**Problem to work on:** Pictures stay out, but every line of the data is copied exactly.

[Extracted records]
+++

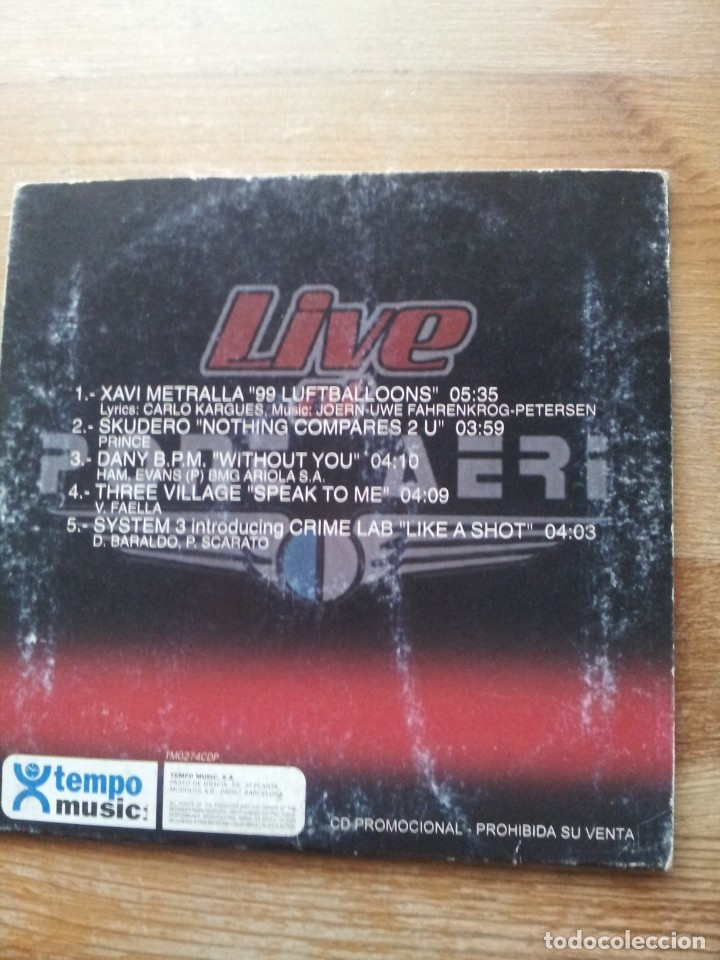 CDs de Música: LIVE AT PONT AERI ( cd single ) - Foto 2 - 35558200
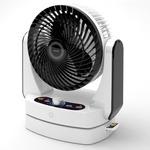 サーキュレーターファン 7段階風量調整可 リモコン付き タイマー搭載 パールホワイト(白) UCF-DHR20J-W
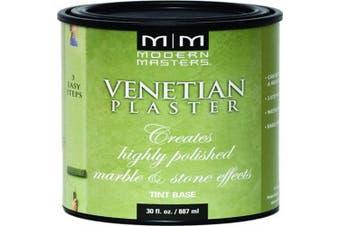 (Quart) - Modern Masters VP100-32 Venetian Plaster Tint Base, 890ml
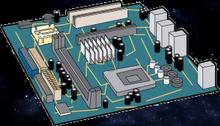 R.O.B's Computer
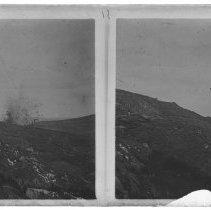 Image of 2017.186.17 - Stereoscope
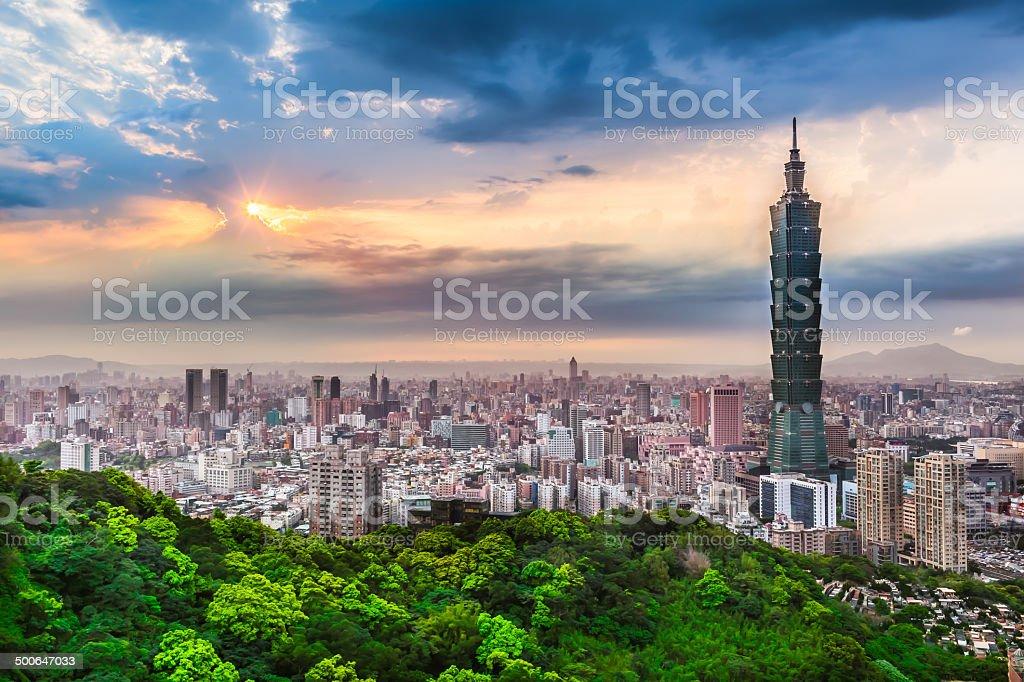 Taipei City View at Evening stock photo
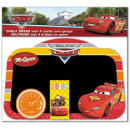 Removable Drawing Board for Disney Cars , Verdas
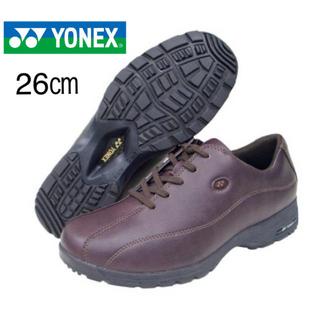 ヨネックス(YONEX)の●YONEX ヨネックス SHW-MC21  26㎝ 3.5E ウォーキング(ウォーキング)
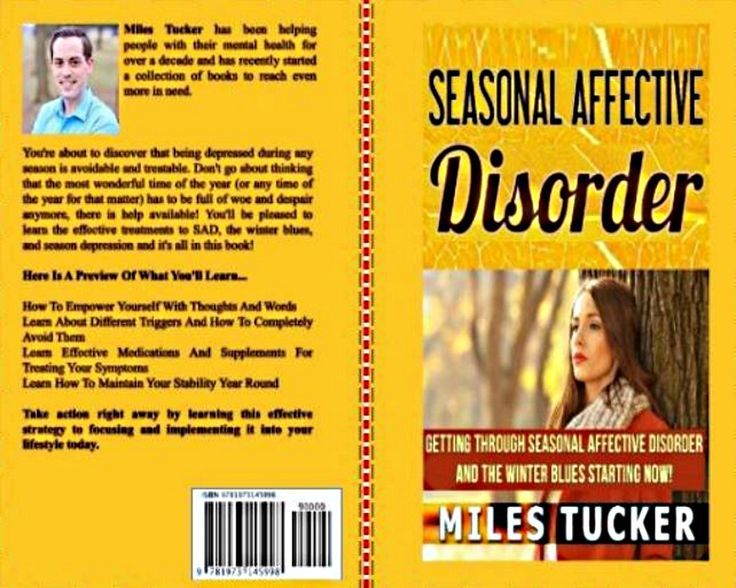 GRABK THIS BOOK FOR FREE (today only)   Here Is A Preview Of What You'll Learn...  How To Empower Yourself With Thoughts And Words Learn About Different Triggers And How To Completely Avoid Them Learn Effective Medications And Supplements For Treating Your Symptoms Learn How To Maintain Your Stability Year Round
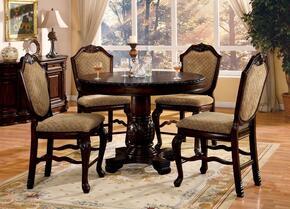 Acme Furniture 64082TCB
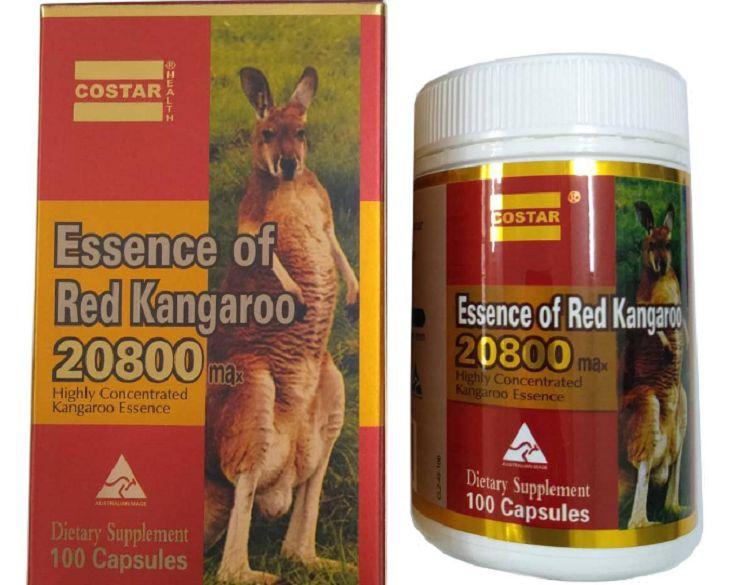 Thuốc tăng cường sinh lý nam của Úc - Essence of Red Kangaroo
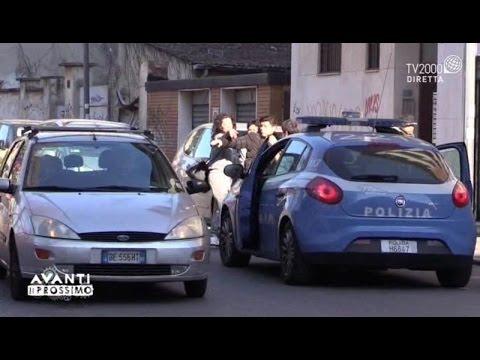 Milano, Via Padova la strada più pericolosa della città?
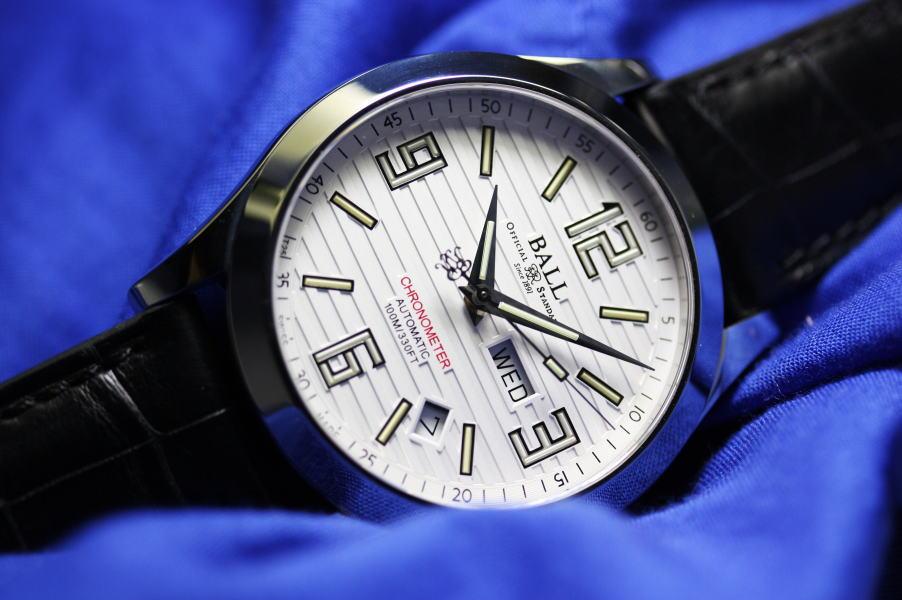 スイス製BALL WATCH【ボール・ウォッチ】アラビック・クロノメーター自動巻き腕時計/並行輸入品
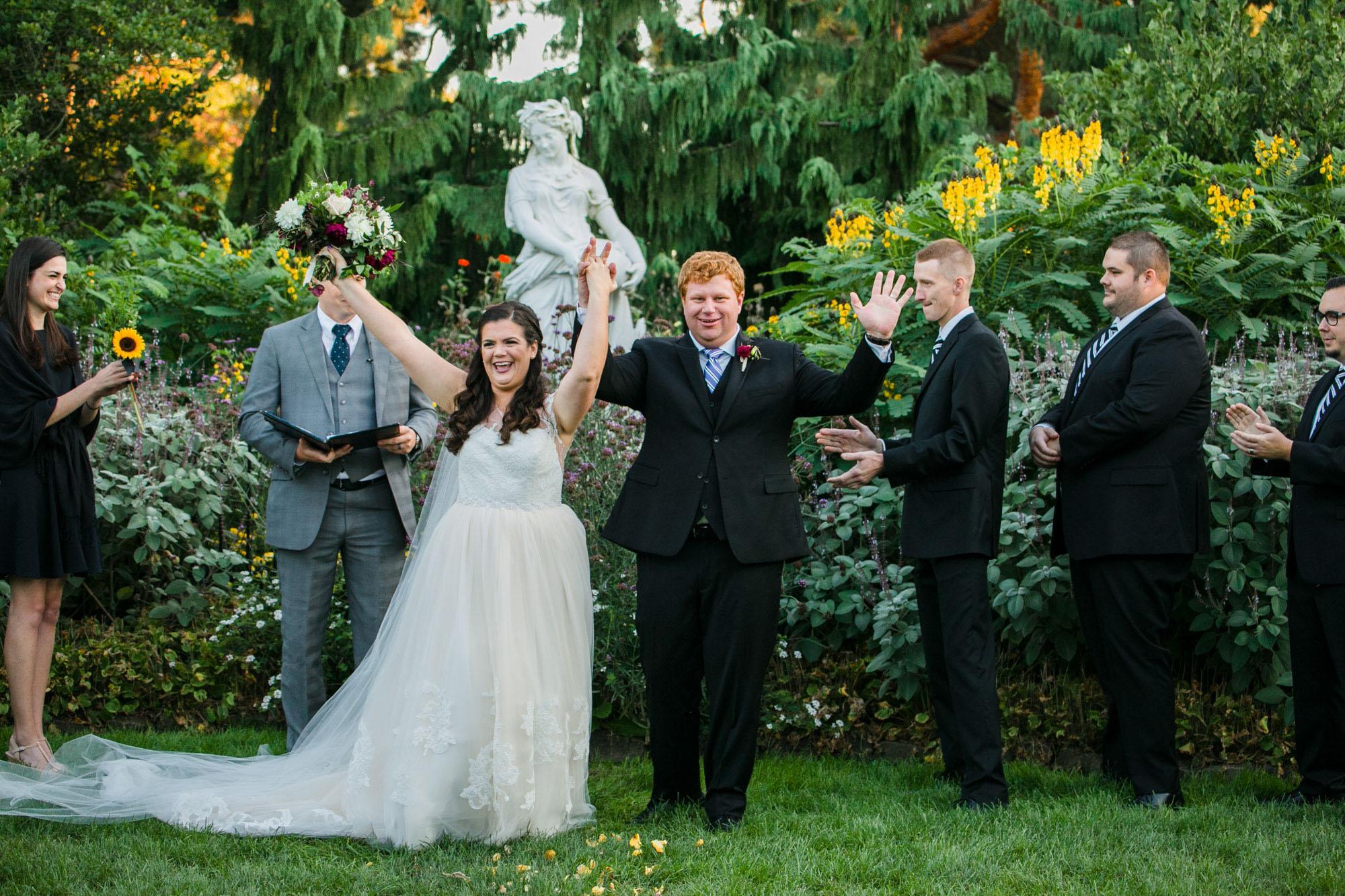 toledo-zoo-wedding-pictures-95.jpg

+++

**Result of the task:**
 CDs de Música: LIVE AT PONT AERI ( cd single ) - Foto 2 - 35558200
 サーキュレーターファン 7段階風量調整可 リモコン付き タイマー搭載 パールホワイト(白) UCF-DHR20J-W
 (Quart) - Modern Masters VP100-32 Venetian Plaster Tint Base, 890ml
 R.O.B's Computer
 Image of 2017.186.17 - Stereoscope
 Taipei City View at Evening stock photo
 Removable Drawing Board for Disney Cars , Verdas
 ヨネックス(YONEX)の●YONEX ヨネックス SHW-MC21  26㎝ 3.5E ウォーキング(ウォーキング)
 GRABK THIS BOOK FOR FREE (today only)   Here Is A Preview Of What You'll Learn...  How To Empower Yourself With Thoughts And Words Learn About Different Triggers And How To Completely Avoid Them Learn Effective Medications And Supplements For Treating Your Symptoms Learn How To Maintain Your Stability Year Round
 Acme Furniture 64082TCB
 Thuốc tăng cường sinh lý nam của Úc - Essence of Red Kangaroo
 Milano, Via Padova la strada più pericolosa della città?
 スイス製BALL WATCH【ボール・ウォッチ】アラビック・クロノメーター自動巻き腕時計/並行輸入品
 toledo-zoo-wedding-pictures-95.jpg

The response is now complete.